[Article]:
Обсуждение: In logical replication concurrent update of partition key creates aduplicate record on standby.

Поиск
Список
Период
Сортировка

In logical replication concurrent update of partition key creates aduplicate record on standby.

От
amul sul
Дата:
Hi,

If an update of partition key involves tuple movement from one partition to
another partition then there will be a separate delete on one partition and
insert on the other partition made.

In the logical replication if an update performed on the master and standby at
the same moment, then replication worker tries to replicate delete + insert
operation on standby. While replying master changes on standby for the delete
operation worker will log "concurrent update, retrying" message (because the
update on standby has already deleted) and move forward to reply the next
insert operation. Standby update also did the same delete+insert is as part of
the update of partition key in a result there will be two records inserted on
standby.

[Complete the following]:
A: In the post on logical replication, rewrite everything from "If an update of" down to "other partition made.", putting "row movement" in place of "tuple movement".
B: According to the post on logical replication, what message does the replication worker log while replaying the delete operation on standby?
C: Write the next part of the post on logical replication, picking up after its last sentence.

[Dataset content]:
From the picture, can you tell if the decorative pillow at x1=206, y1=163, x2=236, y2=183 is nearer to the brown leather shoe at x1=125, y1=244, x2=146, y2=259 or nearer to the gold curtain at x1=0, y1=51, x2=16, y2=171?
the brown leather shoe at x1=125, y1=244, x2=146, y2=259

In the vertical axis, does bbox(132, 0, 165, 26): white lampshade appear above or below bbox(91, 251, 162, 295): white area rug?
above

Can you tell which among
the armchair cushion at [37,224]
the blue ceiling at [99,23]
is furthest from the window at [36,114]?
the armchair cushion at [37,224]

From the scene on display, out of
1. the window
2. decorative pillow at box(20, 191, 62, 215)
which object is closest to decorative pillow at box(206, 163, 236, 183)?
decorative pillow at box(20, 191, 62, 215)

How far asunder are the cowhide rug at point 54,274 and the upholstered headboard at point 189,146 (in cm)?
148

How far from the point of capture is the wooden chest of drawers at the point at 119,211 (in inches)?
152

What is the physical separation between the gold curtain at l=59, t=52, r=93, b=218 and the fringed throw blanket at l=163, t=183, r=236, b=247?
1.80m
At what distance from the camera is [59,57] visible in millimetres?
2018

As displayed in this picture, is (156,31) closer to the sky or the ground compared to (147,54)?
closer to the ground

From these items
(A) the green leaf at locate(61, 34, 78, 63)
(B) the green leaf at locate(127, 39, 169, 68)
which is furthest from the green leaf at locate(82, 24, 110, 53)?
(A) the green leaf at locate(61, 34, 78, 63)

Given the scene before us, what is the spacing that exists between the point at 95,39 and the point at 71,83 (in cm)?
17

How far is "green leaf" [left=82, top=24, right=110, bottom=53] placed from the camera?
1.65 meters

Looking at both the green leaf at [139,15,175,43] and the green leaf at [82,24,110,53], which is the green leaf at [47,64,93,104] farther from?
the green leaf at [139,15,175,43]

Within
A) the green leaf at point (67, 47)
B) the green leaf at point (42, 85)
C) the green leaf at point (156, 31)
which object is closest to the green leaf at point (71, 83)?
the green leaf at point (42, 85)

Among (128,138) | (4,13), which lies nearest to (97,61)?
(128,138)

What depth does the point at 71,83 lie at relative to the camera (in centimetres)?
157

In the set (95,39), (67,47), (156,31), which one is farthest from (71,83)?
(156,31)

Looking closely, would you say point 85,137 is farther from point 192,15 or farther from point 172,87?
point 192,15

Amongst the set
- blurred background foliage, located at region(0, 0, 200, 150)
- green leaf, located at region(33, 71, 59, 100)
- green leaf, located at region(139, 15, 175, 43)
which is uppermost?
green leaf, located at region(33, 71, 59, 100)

[Responses in order]:
A:
If an update of partition key involves row movement from one partition to
another partition then there will be a separate delete on one partition and
insert on the other partition made.

B: "concurrent update, retrying"

C:
Here is the quick demonstration:

== NODE 1 ==

postgres=# insert into foo values(1, 'initial insert');
INSERT 0 1
postgres=# select tableoid::regclass, * from foo;
 tableoid | a |       b
----------+---+----------------
 foo1     | 1 | initial insert
(1 row)


== NODE 2 ==

postgres=# select tableoid::regclass, * from foo;
 tableoid | a |       b
----------+---+----------------
 foo1     | 1 | initial insert
(1 row)


-- Now attach GDB to the replication worker & break on heap_lock_tuple() call


== NODE 1 ==

postgres=#  update foo set a=2, b='node1_update' where a=1;
UPDATE 1

<---- replication worker hits break point on heap_lock_tuple() --->


== NODE 2 ==

postgres=# update foo set a=2, b='node2_update' where a=1;
UPDATE 1

<---- continue replication worker --->

postgres=# 2018-02-07 13:32:46.307 IST [81613] LOG:  concurrent update, retrying


== NODE 1 ==

postgres=# select tableoid::regclass, * from foo;
 tableoid | a |      b
----------+---+--------------
 foo2     | 2 | node1_update
(1 row)


== NODE 2 ==

postgres=# select tableoid::regclass, * from foo;
 tableoid | a |      b
----------+---+--------------
 foo2     | 2 | node2_update
 foo2     | 2 | node1_update
(2 rows)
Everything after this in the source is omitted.